Eco-packaging meets “clean” formulas”

Partially recycled glass, pumps that can be unscrewed to facilitate recycling flacons, boxes free of cellophane: as environmental pressures increase, these practices, unimaginable in the fragrance industry just a few years ago, are becoming widespread. Home and in-store refills are also more common, often among larger brands that can afford the investment. Guerlain and Dior have whole-heartedly embraced the at-home refill system (Techniplast) for Aqua Allegoria and Sauvage, respectively. Chanel is in the process of installing a refill service in select stores for five of its perfumes. For quality reasons, the initial flacon can only be reused a certain number of times; refill dates will be recorded in a booklet.

Fragrance formulations are also getting cleaner. That said, 100%-organic is not yet the norm; synthetic molecules of petrochemical origin remain essential to creating olfactory formulas. Composition houses are working to develop green chemistry, but until they come up with innovative substitutes for synthetic molecules, the search for clean is setting the tone.

Niche brand PH Fragrances has a head start in the matter: launched in late 2018 after two years of R&D, the company produces household and body care products, as well as fragrances. “When I went to suppliers with my specifications and list of controversial ingredients to avoid, they looked at me like I was nuts—that approach didn’t exist yet,” recalls the Founder, Camille Le Feuvre. “Today, I know that it inspires numerous brands.” Biodegradable and free of UV filters, her brand’s fra-grance formulations contain up to 98% natural ingredients, which include Givaudan’s Orpurs, a collection of highend, natural raw materials for building fragrances.

Alternative models

Brands big and small are getting onboard. Guerlain’s new collection Aqua Allegoria Forte and the new, intense eau de parfum La Petite Robe Noire claim to be clean. The need for a natural approach can be expressed in other ways. This fall, for example, Dior is releasing its first alcohol-free perfume, J’Adore Parfum d’Eau.

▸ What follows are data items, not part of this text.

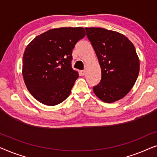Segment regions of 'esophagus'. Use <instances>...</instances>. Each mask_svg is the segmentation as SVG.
Listing matches in <instances>:
<instances>
[{
    "instance_id": "1",
    "label": "esophagus",
    "mask_w": 157,
    "mask_h": 157,
    "mask_svg": "<svg viewBox=\"0 0 157 157\" xmlns=\"http://www.w3.org/2000/svg\"><path fill=\"white\" fill-rule=\"evenodd\" d=\"M85 74H86V71H84V70L80 71V75H81V76H85Z\"/></svg>"
}]
</instances>
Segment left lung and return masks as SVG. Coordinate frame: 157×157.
Returning <instances> with one entry per match:
<instances>
[{
  "label": "left lung",
  "mask_w": 157,
  "mask_h": 157,
  "mask_svg": "<svg viewBox=\"0 0 157 157\" xmlns=\"http://www.w3.org/2000/svg\"><path fill=\"white\" fill-rule=\"evenodd\" d=\"M85 29L101 70V80L93 88L94 94L105 103L121 99L139 76L140 64L134 44L119 32L103 28Z\"/></svg>",
  "instance_id": "obj_1"
}]
</instances>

Designed to deliver an intense, long-lasting fragrance, the formula uses a nano-emulsion of water and oil meant to create a sensation of being enveloped in a velvety cloud when sprayed. Developing renewed formats and gestures is an ongoing task. The fragrance industry is forever trying to escape the spray pump’s predominance by exploring oils, creams, powders, and other options.

Currently, solid fragrance appears to be the most promising alternative to liquids. Newcomer Nolença has developed a creamy, 98%-natural solid perfume that shimmers on the skin. The packaging consists of a small glass jar (forgoing the need for nonrecyclable pump) that weighs 50g and holds 7g of product. According to the brand, its product lasts as long as 50ml of liquid perfume presented in a flacon that weighs about 200g. That translates to less glass produced, and reduced transport and storage volume.

Solid fragrances are ideal for layering, a gesture that allows customers to combine several fragrances to achieve a personalized perfume. New brands are making this a key positioning element. “Although it’s currently a trend in the West, the practice has existed since Antiquity in the Middle East,” says Gérald Ghislain. “What might seem sacrilegious to purists is quite natural for younger generations who appreciate playfulness.”

Gender-bending scents

Brands are listening to younger consumers on social issues and issues of gender. Niche fragrances have long contributed to removing gender from the industry, initially for monetary reasons: it’s simply less expensive to invest in a single glass flacon. Today, brands can take a more explicit approach to positioning. Initiated by brand creator Majda Bekkali, the recently launched French ready-to- wear brand Genderfluid now offers three fragrances, with evocative names like IEL, Lovely Queer, and Enby. Most would agree that scents are not masculine or feminine in and of themselves, and that an openminded fragrance industry is the industry of the future.